The job of a civil servant is considered one of the best jobs in India. Along with an attractive salary package and perks, with the job comes immense respect of society and a chance to make a difference in the lives of a lot of people. What makes it even more amazing is that to get this job, one has to get through the UPSC Civil Services Exam, which is one of the toughest exams in the world. And understandably so, civil servants have the very important task of assisting the government in various activities related to running the country.
Now, what pictures do you normally associate with civil servants? Powerful people taking important policy decisions that shape the future of the country, right? But what if we told you that there are civil servants that deal in some seemingly trivial things. Things that you'll not believe have an entire administrative department dedicated to them. Things like salt.
Yes, there are some civil servants in our country that actually deal with salt, the most ubiquitous of all food seasonings.
Most Indians associate the civil services with only IAS, IPS, IRS and IFS, but there are many other allied services that civil servants are a part of.
One of the least known civil services in the country is the Indian Salt Service. It is one of the smallest civil services and their total sanctioned strength is limited to only 11 posts.
As you may know, salt has been a product of historical significance for India. The Salt March, initiated by Gandhi in March 1930 at Dandi, was a major milestone in India's struggle for independence from the British.
After Independence though, the production and regulation of salt came under the exclusive control of the central government. Earlier, the Salt Department was a part of the Ministry of Finance, but after a reorganisation in 1957, it came under the authority of the Ministry of Commerce and Industry.
So, what exactly do people in the Indian Salt Service do?
Though it may not sound like something important, the salt organisation has some really major functions to carry out. It is the central agency for monitoring production, distribution and quality of salt around the country. The other tasks of the organisation include regulating prices, promoting technological development to improve the quality of salt, maintaining standards and taking care of over 50,000 acres of salt producing lands.
And how does the Salt Service recruit officers?

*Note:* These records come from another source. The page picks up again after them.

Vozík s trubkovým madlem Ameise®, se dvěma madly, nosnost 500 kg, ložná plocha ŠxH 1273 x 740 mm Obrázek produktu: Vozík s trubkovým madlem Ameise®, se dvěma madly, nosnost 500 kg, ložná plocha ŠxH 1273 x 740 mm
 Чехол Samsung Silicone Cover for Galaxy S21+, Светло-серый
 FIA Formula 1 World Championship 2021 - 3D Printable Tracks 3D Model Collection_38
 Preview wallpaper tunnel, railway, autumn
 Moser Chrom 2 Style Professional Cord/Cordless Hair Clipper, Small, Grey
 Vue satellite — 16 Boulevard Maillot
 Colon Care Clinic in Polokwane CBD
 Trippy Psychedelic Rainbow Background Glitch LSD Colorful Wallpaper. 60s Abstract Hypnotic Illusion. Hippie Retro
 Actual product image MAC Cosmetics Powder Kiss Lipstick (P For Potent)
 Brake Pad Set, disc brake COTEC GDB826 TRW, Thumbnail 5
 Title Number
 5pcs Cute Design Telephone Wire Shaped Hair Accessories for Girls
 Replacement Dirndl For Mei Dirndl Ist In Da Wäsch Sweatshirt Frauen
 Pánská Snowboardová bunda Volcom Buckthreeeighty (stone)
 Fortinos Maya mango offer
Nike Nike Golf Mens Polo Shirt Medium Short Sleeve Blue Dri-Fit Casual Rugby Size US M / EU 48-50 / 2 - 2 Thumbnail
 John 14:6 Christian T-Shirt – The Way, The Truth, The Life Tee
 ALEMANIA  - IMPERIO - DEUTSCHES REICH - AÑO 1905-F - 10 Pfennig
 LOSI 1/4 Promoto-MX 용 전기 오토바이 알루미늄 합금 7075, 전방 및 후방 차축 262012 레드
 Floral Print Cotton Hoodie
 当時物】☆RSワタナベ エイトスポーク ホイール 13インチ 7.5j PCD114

They do so through an exam conducted by the Union Public Service Commission. And it's not that easy to get into. You need to have a degree in Chemistry or Chemical Engineering just to be eligible.
The Salt Service, headquartered at Jaipur, is headed by the Salt Commissioner. Assisting him are 5 Deputy Salt Commissioners and 9 Assistant Salt Commissioners who run the agency along with other supporting staff. The Deputy Salt Commissioners head the regional offices, which are based at Chennai, Mumbai, Ahmedabad, and Kolkata. The agency also has divisional offices in all the salt-producing states.
Now if free salt for life isn't one of the perks of this job, the salt officers are missing out big time!